#### EXERCISE AIM
Carry on the reading diary about King's Dark Tower from the point where it ends.

#### SELECTED EXCERPT
Jake and gunslinger Roland back in the retro-effected plot-moments of surrogate ‘now’ – almost physically ‘Ted Hughes’-ed and holly-prickled by words they are meant to inhabit together with the crickets and suckerbats… Hey, Jake, is this a post-holocaust-of-our-known-world  scenario – with a song that is here mentioned called ‘Hey Jude’? “Nnnnnnnnnn–” (26 Jan 11)

III. 3 – 4

“There was a ring of black standing-stones which looked like some sort of surreal animal-trap in the moonlight.”

And an altar – a “jawbone mojo” and cinematic abandonment of a relationship that we believed would last an eternity of fiction. Echoes of Jake’s past in our world (O dear co-reader) and the gunslinger’s attempt to gain some purchase on post-Toynbeean history. Challenge-and-Response: the way events move. That’s what King is so good at. And the tasty language. (27 Jan 11)

III. 5 – 7

“Ah, Roland, will thee betray such true thread as this in a sad unthreaded world?”

Through mystic communion with a sexy immanence or muse, or through drugs, at his “willow-jungle“-filtered altar, Roland envisions worlds or various civilisations that threaded our own? And these worlds were ironically destroyed by drugs if these were the same drugs now enabling him to see the visions in the first place? This is the beginning of the quest proper – another number: ‘Three’ to go with the earlier ‘Nineteen’ – and The Road that boyJake tells our protagunnist will not be hard. I wonder if he’ll be right.  Mountains or Mysteries with teeth that will or will not allow our food for thought to pass through them. (28 Jan 11)

III. 8 – 10

“‘Why am I here?’ Jake asked. ‘Why did I forget everything from before?’ / ‘Because the man in black has drawn you here,’ the gunslinger said. ‘And because of the Tower. The Tower stands at a kind of . . . power-nexus. In Time.'”

The gunslinger and Jake are steeped in and drawn along by the gormenghastly, tantalising destiny of past or future, allowing the present, momentarily, to be the present, with the man in black present, too … momentarily. I feel drawn along with the gunslinger and the boy as they enter the man in black’s shadow as a means or a path towards who knows which retrocausal fulfilment out of many such fulfilments; even though they’ve already been written by the dark kingstephen, I still haven’t been hidebound by reading these as yet unread words herein on hard, (unchangeable?), unkindled paperpages? (29 Jan 11)

IV (The Slow Mutants). 1

“We were sneaking into one of the old balconies, the ones that were supposed to be unsafe and roped off.”

Wildwest campfire talk as night gentles around, I guess. Roland tells jakeboy of his boyhood. The poetic language is remarkable. I am glad I left The Dark Tower series until the present day (I’ve now already bought the 2nd volume ready to read and review). I am aged 63.  I can clamber in my mind on the right balcony now to get the best ‘view’. A view of intrinsic High Fantasy laced with our own reality… or ‘readality’. This is what I wrote in haste about it on a discussion forum elsewhere today. (30 Jan 11)

#### DATASET EXCERPT

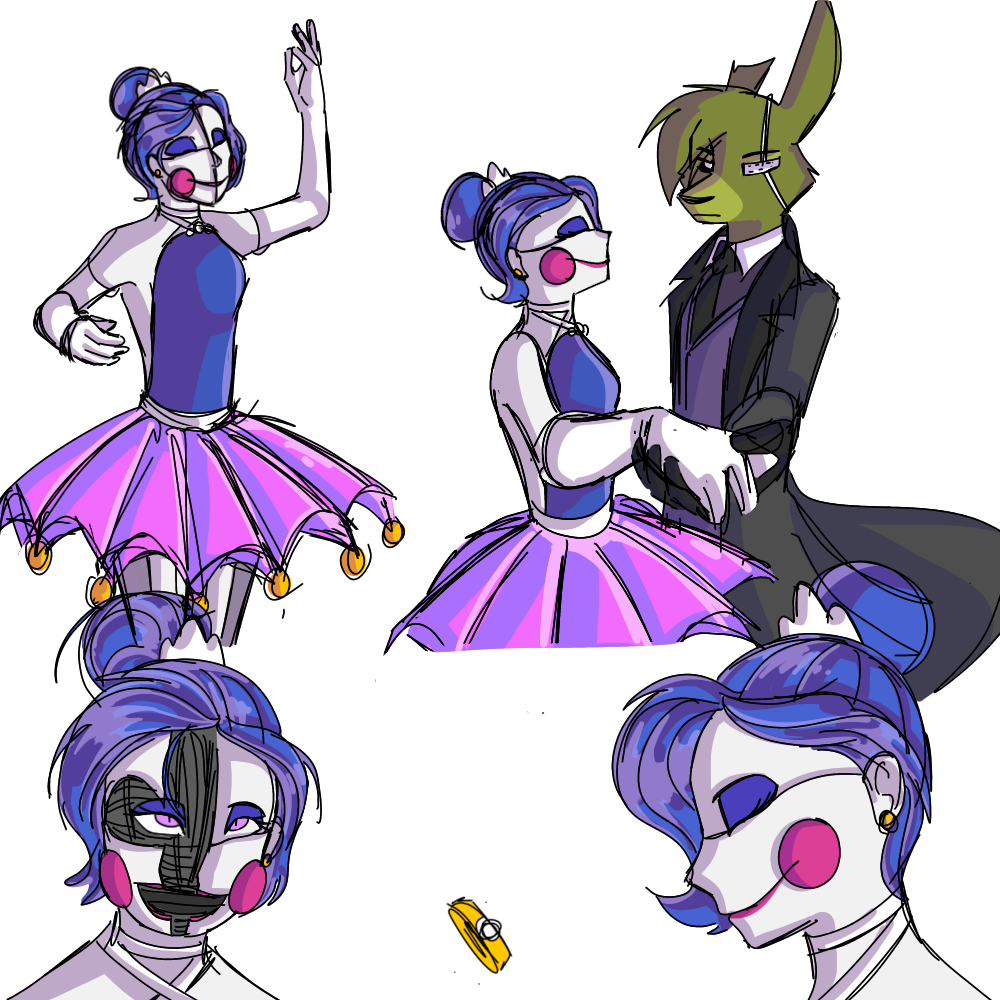 Post from Shadow Diaz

#### TASK RESULT
IV. 2 -8

“The range-finder in his head took them on steadily.”

Cf: the sat-nav / gps in FD,NS.  A parallel or synergy between the jakeboy and erstwhile rolandboy in time’s clinging past. By osmosis rather than by direct narration, Jake today (then) learns of the boyhood trials of Roland to become the (last?) Gunslinger, by duelling almost to the death with Roland’s mentor Cort, using, as Roland’s chosen weapon, the birdhawk David he had earlier befriended.  We, as readers, by an even deeper osmosis, feel we are travelling on a pumphandled-railroader truck along the plot track laid centuries ago by the scribes that live to this day in kingstephen’s-head. The hawk’s eye? That’s my brain come to this book at last, the chosen reader.  Every book has one. Every reader thinks he is the one. (30 Jan 11 – three hours later)

IV. 9 – 11

“The Slow Mutants fell back a step and watched them go with faces hardly human (or pathetically so), faces that generated the weak phosphorescence common to those weird deep-sea fishes that live under incredible black pressure…”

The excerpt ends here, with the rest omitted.